Le Phytophthora atteint les ligneux de tous âges.
sur les parties aériennes :
sur les arbres :
- dépérissement généralisé débutant habituellement par la cime ; le feuillage est clairsemé, jaunissant, de taille réduite, il se flétrit et se
dessèche à la faveur de périodes chaudes et sèches,
- chez les conifères les aiguilles jaunissent puis brunissent,
- les résineux à ramures prennent un aspect bleuté puis roussissent,
- les symptômes sont d’autant plus étendus que le système racinaire est largement atteint,
- les branches puis l’arbre meurent plus ou moins vite en fonction des conditions climatiques et du terrain,
- les premiers symptômes sont visibles un ou deux ans après le début de l’attaque.
sur les arbustes :
- le dépérissement, d’abord localisé à des branches latérales, se généralise rapidement en conditions favorables (une saison à 2 ou 3 ans).
symptômes typiques sur Rhododendron :
- les feuilles ternes puis vert-olive s’affaissent, s’enroulent, noircissent, chutent ou restent accrochées aux branches ; une section à la base de la tige malade présente des secteurs brunâtres correspondant aux tissus infectés.
sur les organes souterrains :
- pourriture des racines les plus fines ; sur les grosses racines, plages de pourriture brune localisées à l’écorce ; le bois n’est pas atteint ; ces taches réparties au hasard confluent et gagnent le collet et la base de la tige ou du tronc ; ces nécroses bloquent progressivement l’alimentation de la plante.
| Maladie autrefois répandue en pépinière.
Aujourd’hui peu fréquente dans les jardins, sauf en conditions très favorables ; mais ce risque ne peut être négligé.
Le champignon se conserve dans le sol et devient actif en présence d’eau, s’avère dangereux au delà de 16°C avec un optimum de 23 à 27°C.
Toute cause de stagnation d’eau (grosse pluie, excès d’arrosage, sol lourd, défaut de drainage) est favorable au développement du Phytophtora, à sa dissémination, à sa longévité dans le sol et à la réceptivité du végétal.
La maladie est transmise, à l’échelle du jardin, par les eaux de ruissellement, la terre polluée transportée ou les outils souillés.
Elle est introduite dans une zone indemne essentiellement par les plants contaminés. | La lutte ne peut être que préventive.

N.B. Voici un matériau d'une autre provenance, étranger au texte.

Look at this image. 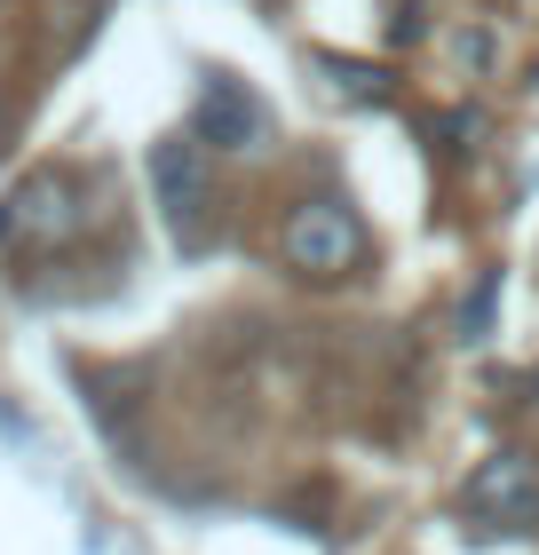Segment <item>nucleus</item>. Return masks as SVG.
Masks as SVG:
<instances>
[{
	"mask_svg": "<svg viewBox=\"0 0 539 555\" xmlns=\"http://www.w3.org/2000/svg\"><path fill=\"white\" fill-rule=\"evenodd\" d=\"M469 508H476L484 524H508V532L539 524V461H531V452H492V461H476Z\"/></svg>",
	"mask_w": 539,
	"mask_h": 555,
	"instance_id": "obj_2",
	"label": "nucleus"
},
{
	"mask_svg": "<svg viewBox=\"0 0 539 555\" xmlns=\"http://www.w3.org/2000/svg\"><path fill=\"white\" fill-rule=\"evenodd\" d=\"M151 183H159V207H167L175 231H198V198H207L198 143H159V151H151Z\"/></svg>",
	"mask_w": 539,
	"mask_h": 555,
	"instance_id": "obj_5",
	"label": "nucleus"
},
{
	"mask_svg": "<svg viewBox=\"0 0 539 555\" xmlns=\"http://www.w3.org/2000/svg\"><path fill=\"white\" fill-rule=\"evenodd\" d=\"M278 255L301 278H349L365 262V222H357L342 198H301V207H286V222H278Z\"/></svg>",
	"mask_w": 539,
	"mask_h": 555,
	"instance_id": "obj_1",
	"label": "nucleus"
},
{
	"mask_svg": "<svg viewBox=\"0 0 539 555\" xmlns=\"http://www.w3.org/2000/svg\"><path fill=\"white\" fill-rule=\"evenodd\" d=\"M64 231H80V191H72V175H24V183L0 198V246L64 238Z\"/></svg>",
	"mask_w": 539,
	"mask_h": 555,
	"instance_id": "obj_3",
	"label": "nucleus"
},
{
	"mask_svg": "<svg viewBox=\"0 0 539 555\" xmlns=\"http://www.w3.org/2000/svg\"><path fill=\"white\" fill-rule=\"evenodd\" d=\"M191 143L198 151H254L262 143V104L239 80H207L191 104Z\"/></svg>",
	"mask_w": 539,
	"mask_h": 555,
	"instance_id": "obj_4",
	"label": "nucleus"
}]
</instances>
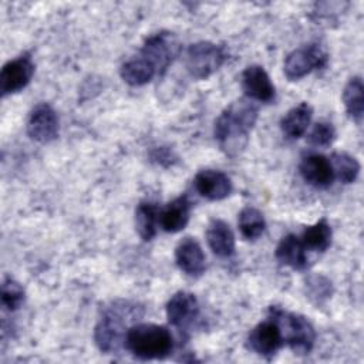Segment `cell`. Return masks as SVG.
<instances>
[{
  "label": "cell",
  "instance_id": "obj_25",
  "mask_svg": "<svg viewBox=\"0 0 364 364\" xmlns=\"http://www.w3.org/2000/svg\"><path fill=\"white\" fill-rule=\"evenodd\" d=\"M330 164L334 172V178H337L341 183H353L360 173L358 161L347 152H334L330 156Z\"/></svg>",
  "mask_w": 364,
  "mask_h": 364
},
{
  "label": "cell",
  "instance_id": "obj_5",
  "mask_svg": "<svg viewBox=\"0 0 364 364\" xmlns=\"http://www.w3.org/2000/svg\"><path fill=\"white\" fill-rule=\"evenodd\" d=\"M179 48L181 44L173 33L161 31L145 40L139 55L155 68L158 75H162L178 57Z\"/></svg>",
  "mask_w": 364,
  "mask_h": 364
},
{
  "label": "cell",
  "instance_id": "obj_20",
  "mask_svg": "<svg viewBox=\"0 0 364 364\" xmlns=\"http://www.w3.org/2000/svg\"><path fill=\"white\" fill-rule=\"evenodd\" d=\"M119 75L127 84L132 87H139L148 84L158 74L155 68L144 57L138 55L125 61L121 65Z\"/></svg>",
  "mask_w": 364,
  "mask_h": 364
},
{
  "label": "cell",
  "instance_id": "obj_14",
  "mask_svg": "<svg viewBox=\"0 0 364 364\" xmlns=\"http://www.w3.org/2000/svg\"><path fill=\"white\" fill-rule=\"evenodd\" d=\"M299 171L303 179L317 189H326L331 186L334 181V172L330 161L320 154H310L304 156L299 165Z\"/></svg>",
  "mask_w": 364,
  "mask_h": 364
},
{
  "label": "cell",
  "instance_id": "obj_11",
  "mask_svg": "<svg viewBox=\"0 0 364 364\" xmlns=\"http://www.w3.org/2000/svg\"><path fill=\"white\" fill-rule=\"evenodd\" d=\"M199 316V303L193 293L176 291L166 303V317L171 326L185 330L193 324Z\"/></svg>",
  "mask_w": 364,
  "mask_h": 364
},
{
  "label": "cell",
  "instance_id": "obj_12",
  "mask_svg": "<svg viewBox=\"0 0 364 364\" xmlns=\"http://www.w3.org/2000/svg\"><path fill=\"white\" fill-rule=\"evenodd\" d=\"M242 88L249 100L270 102L274 100V85L262 65H249L242 73Z\"/></svg>",
  "mask_w": 364,
  "mask_h": 364
},
{
  "label": "cell",
  "instance_id": "obj_24",
  "mask_svg": "<svg viewBox=\"0 0 364 364\" xmlns=\"http://www.w3.org/2000/svg\"><path fill=\"white\" fill-rule=\"evenodd\" d=\"M237 225H239L240 233L247 240H256L263 235L266 229L263 213L253 206H246L239 212Z\"/></svg>",
  "mask_w": 364,
  "mask_h": 364
},
{
  "label": "cell",
  "instance_id": "obj_15",
  "mask_svg": "<svg viewBox=\"0 0 364 364\" xmlns=\"http://www.w3.org/2000/svg\"><path fill=\"white\" fill-rule=\"evenodd\" d=\"M175 260L178 267L188 276L198 277L205 272V253L195 237H183L175 249Z\"/></svg>",
  "mask_w": 364,
  "mask_h": 364
},
{
  "label": "cell",
  "instance_id": "obj_21",
  "mask_svg": "<svg viewBox=\"0 0 364 364\" xmlns=\"http://www.w3.org/2000/svg\"><path fill=\"white\" fill-rule=\"evenodd\" d=\"M158 206L152 202L142 200L135 209V230L145 242L152 240L156 233Z\"/></svg>",
  "mask_w": 364,
  "mask_h": 364
},
{
  "label": "cell",
  "instance_id": "obj_16",
  "mask_svg": "<svg viewBox=\"0 0 364 364\" xmlns=\"http://www.w3.org/2000/svg\"><path fill=\"white\" fill-rule=\"evenodd\" d=\"M206 240L210 250L219 257H229L235 252V235L222 219H212L206 229Z\"/></svg>",
  "mask_w": 364,
  "mask_h": 364
},
{
  "label": "cell",
  "instance_id": "obj_8",
  "mask_svg": "<svg viewBox=\"0 0 364 364\" xmlns=\"http://www.w3.org/2000/svg\"><path fill=\"white\" fill-rule=\"evenodd\" d=\"M34 63L28 54H23L14 60L7 61L0 73V91L6 97L21 91L34 74Z\"/></svg>",
  "mask_w": 364,
  "mask_h": 364
},
{
  "label": "cell",
  "instance_id": "obj_2",
  "mask_svg": "<svg viewBox=\"0 0 364 364\" xmlns=\"http://www.w3.org/2000/svg\"><path fill=\"white\" fill-rule=\"evenodd\" d=\"M125 347L141 360L165 358L173 348V337L164 326L139 323L127 330Z\"/></svg>",
  "mask_w": 364,
  "mask_h": 364
},
{
  "label": "cell",
  "instance_id": "obj_19",
  "mask_svg": "<svg viewBox=\"0 0 364 364\" xmlns=\"http://www.w3.org/2000/svg\"><path fill=\"white\" fill-rule=\"evenodd\" d=\"M313 117V107L309 102H300L286 112L280 121L282 131L286 136L297 139L304 135Z\"/></svg>",
  "mask_w": 364,
  "mask_h": 364
},
{
  "label": "cell",
  "instance_id": "obj_26",
  "mask_svg": "<svg viewBox=\"0 0 364 364\" xmlns=\"http://www.w3.org/2000/svg\"><path fill=\"white\" fill-rule=\"evenodd\" d=\"M24 289L20 283L13 280L11 277H7L3 280L1 284V304L10 311L17 310L24 303Z\"/></svg>",
  "mask_w": 364,
  "mask_h": 364
},
{
  "label": "cell",
  "instance_id": "obj_9",
  "mask_svg": "<svg viewBox=\"0 0 364 364\" xmlns=\"http://www.w3.org/2000/svg\"><path fill=\"white\" fill-rule=\"evenodd\" d=\"M27 134L31 139L48 144L58 136V117L51 105L37 104L27 119Z\"/></svg>",
  "mask_w": 364,
  "mask_h": 364
},
{
  "label": "cell",
  "instance_id": "obj_28",
  "mask_svg": "<svg viewBox=\"0 0 364 364\" xmlns=\"http://www.w3.org/2000/svg\"><path fill=\"white\" fill-rule=\"evenodd\" d=\"M336 139V129L330 122L320 121L314 124L309 134V142L314 146H328Z\"/></svg>",
  "mask_w": 364,
  "mask_h": 364
},
{
  "label": "cell",
  "instance_id": "obj_23",
  "mask_svg": "<svg viewBox=\"0 0 364 364\" xmlns=\"http://www.w3.org/2000/svg\"><path fill=\"white\" fill-rule=\"evenodd\" d=\"M343 102L351 119L360 122L364 114V87L360 77L348 80L343 90Z\"/></svg>",
  "mask_w": 364,
  "mask_h": 364
},
{
  "label": "cell",
  "instance_id": "obj_10",
  "mask_svg": "<svg viewBox=\"0 0 364 364\" xmlns=\"http://www.w3.org/2000/svg\"><path fill=\"white\" fill-rule=\"evenodd\" d=\"M246 346L250 351L272 358L283 346V338L279 326L272 320H266L253 327L247 336Z\"/></svg>",
  "mask_w": 364,
  "mask_h": 364
},
{
  "label": "cell",
  "instance_id": "obj_18",
  "mask_svg": "<svg viewBox=\"0 0 364 364\" xmlns=\"http://www.w3.org/2000/svg\"><path fill=\"white\" fill-rule=\"evenodd\" d=\"M307 249L304 247L301 239L296 235L289 233L282 237L276 247V259L291 269L301 270L307 266Z\"/></svg>",
  "mask_w": 364,
  "mask_h": 364
},
{
  "label": "cell",
  "instance_id": "obj_17",
  "mask_svg": "<svg viewBox=\"0 0 364 364\" xmlns=\"http://www.w3.org/2000/svg\"><path fill=\"white\" fill-rule=\"evenodd\" d=\"M191 218V202L186 195H182L166 205L159 215V223L165 232L176 233L185 229Z\"/></svg>",
  "mask_w": 364,
  "mask_h": 364
},
{
  "label": "cell",
  "instance_id": "obj_27",
  "mask_svg": "<svg viewBox=\"0 0 364 364\" xmlns=\"http://www.w3.org/2000/svg\"><path fill=\"white\" fill-rule=\"evenodd\" d=\"M307 294L314 303H323L324 300L330 299L333 294V286L331 282L321 276V274H313L306 282Z\"/></svg>",
  "mask_w": 364,
  "mask_h": 364
},
{
  "label": "cell",
  "instance_id": "obj_6",
  "mask_svg": "<svg viewBox=\"0 0 364 364\" xmlns=\"http://www.w3.org/2000/svg\"><path fill=\"white\" fill-rule=\"evenodd\" d=\"M328 54L320 44H309L293 50L284 60L283 73L289 81H297L313 70H320L327 64Z\"/></svg>",
  "mask_w": 364,
  "mask_h": 364
},
{
  "label": "cell",
  "instance_id": "obj_7",
  "mask_svg": "<svg viewBox=\"0 0 364 364\" xmlns=\"http://www.w3.org/2000/svg\"><path fill=\"white\" fill-rule=\"evenodd\" d=\"M127 330L122 314L114 310L107 311L95 326L94 340L102 353H114L125 344Z\"/></svg>",
  "mask_w": 364,
  "mask_h": 364
},
{
  "label": "cell",
  "instance_id": "obj_22",
  "mask_svg": "<svg viewBox=\"0 0 364 364\" xmlns=\"http://www.w3.org/2000/svg\"><path fill=\"white\" fill-rule=\"evenodd\" d=\"M331 226L323 218L314 225L304 229L301 235V242L306 249L313 252H326L331 245Z\"/></svg>",
  "mask_w": 364,
  "mask_h": 364
},
{
  "label": "cell",
  "instance_id": "obj_4",
  "mask_svg": "<svg viewBox=\"0 0 364 364\" xmlns=\"http://www.w3.org/2000/svg\"><path fill=\"white\" fill-rule=\"evenodd\" d=\"M226 58L225 47L210 41H198L188 47L185 65L192 78L206 80L225 64Z\"/></svg>",
  "mask_w": 364,
  "mask_h": 364
},
{
  "label": "cell",
  "instance_id": "obj_13",
  "mask_svg": "<svg viewBox=\"0 0 364 364\" xmlns=\"http://www.w3.org/2000/svg\"><path fill=\"white\" fill-rule=\"evenodd\" d=\"M196 192L208 200H222L232 193V181L222 171L203 169L193 179Z\"/></svg>",
  "mask_w": 364,
  "mask_h": 364
},
{
  "label": "cell",
  "instance_id": "obj_1",
  "mask_svg": "<svg viewBox=\"0 0 364 364\" xmlns=\"http://www.w3.org/2000/svg\"><path fill=\"white\" fill-rule=\"evenodd\" d=\"M257 119V107L249 98L229 104L215 121L213 135L220 149L229 156H237L246 146L249 132Z\"/></svg>",
  "mask_w": 364,
  "mask_h": 364
},
{
  "label": "cell",
  "instance_id": "obj_3",
  "mask_svg": "<svg viewBox=\"0 0 364 364\" xmlns=\"http://www.w3.org/2000/svg\"><path fill=\"white\" fill-rule=\"evenodd\" d=\"M269 316L279 326L283 343H286L294 354H309L311 351L316 341V331L304 316L279 307H270Z\"/></svg>",
  "mask_w": 364,
  "mask_h": 364
}]
</instances>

arracher la plante malade, éliminer la terre ayant été en contact avec les racines en évitant de polluer les alentours, désinfecter la terre du trou par arrosage avec du propamocarbe ou du phosethyl d’aluminium, laisser le trou à l’air une saison, le reboucher avec de la terre
neuve, améliorée avec des éléments drainants, replanter une plante non sensible au Phytophiora, bannir la plantation dans des sols humides.
En sol lourd, ameublir et amender avec des éléments fertilisants. arroser pour subvenir aux besoins stricts de la plante sans excès et sans à-coups, traitement préventif des sujets à risques issus de conteneurs et récemment installés à l’aide de phosethyl d’aluminium : 1 traitement par arrosage vers le 15 juin, 2 autres à un mois d ‘intervalle.